▸ Selected excerpt
'''
When we first looked into buying a house 3 years ago, our realtor told us that we were loking at too low of a price range, and that we should not under buy. He said to basically strap our selves now, b/c our income would only rise and then we would feel like we should have something more. I am soooooo glad that we didn't listen!!! I know some jaws are probably going to drop at this, but I paid 57 k for my 3 br 1.5 bathroon on 3/4 of an acre. I have a good interest rate, and pay less for my house then I do for my car. We did have to put alot of work into the house, but that has made the experience more rewarding. (albet more frustrating sometimes) We learned alot when we bought this house, and I am glad they were lessons that we learned on a 57 k mortgage, and not a 250k mortgage, which is what we were looking at. First of all, if we had not "under bought" there is no way in the world I could have had the opportunity to stay home with my kids, and now go to school full time. Which ultimately will pay off way more then a nicer/bigger house that I can't/don't want to afford!!!


----------



## mom2bijou (Oct 19, 2006)

There's always going to be people who do the things right way b/c they have researched and then there will people who get taken advantage of b/c they didn't know any better. It's a shame b/c the ones who get taken advantage of (for example get loans that aren't suited for them) are the ones who lose everything they have. Most people learn from their mistakes...and hopefully the next time they will be more cautious...but I agree..it's a hard lesson to learn...and one that could takes years and years to fix.


----------



## Max & Rocky (May 20, 2004)

I just about entirely agree with you. The one thing I wanted to add though is that here in AZ, there was criminal behavior by at 
least a few in the real estate industry.
'''
▸ Things to do
- a) Answer these questions from the home-buying thread:
(i) What price did the first poster pay for the house?
(ii) According to mom2bijou, which people are the ones who lose everything they have?
(iii) Where does the Max & Rocky post say some in the real estate industry showed criminal behavior?
- b) Rewrite the passage of the home-buying thread starting with "## mom2bijou (Oct" and going on through "real estate industry.", swapping "cautious" for "careful".

▸ Information provided
'''
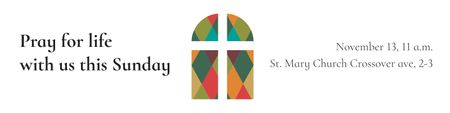 Plantilla de diseño de Invitation to Pray with Church Windows Twitter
'''
▸ Per-task outputs
- a)
(i) 57 k
(ii) The ones who get taken advantage of, for example those who get loans that aren't suited for them
(iii) In AZ

- b)
## mom2bijou (Oct 19, 2006)

There's always going to be people who do the things right way b/c they have researched and then there will people who get taken advantage of b/c they didn't know any better. It's a shame b/c the ones who get taken advantage of (for example get loans that aren't suited for them) are the ones who lose everything they have. Most people learn from their mistakes...and hopefully the next time they will be more careful...but I agree..it's a hard lesson to learn...and one that could takes years and years to fix.


----------



## Max & Rocky (May 20, 2004)

I just about entirely agree with you. The one thing I wanted to add though is that here in AZ, there was criminal behavior by at 
least a few in the real estate industry.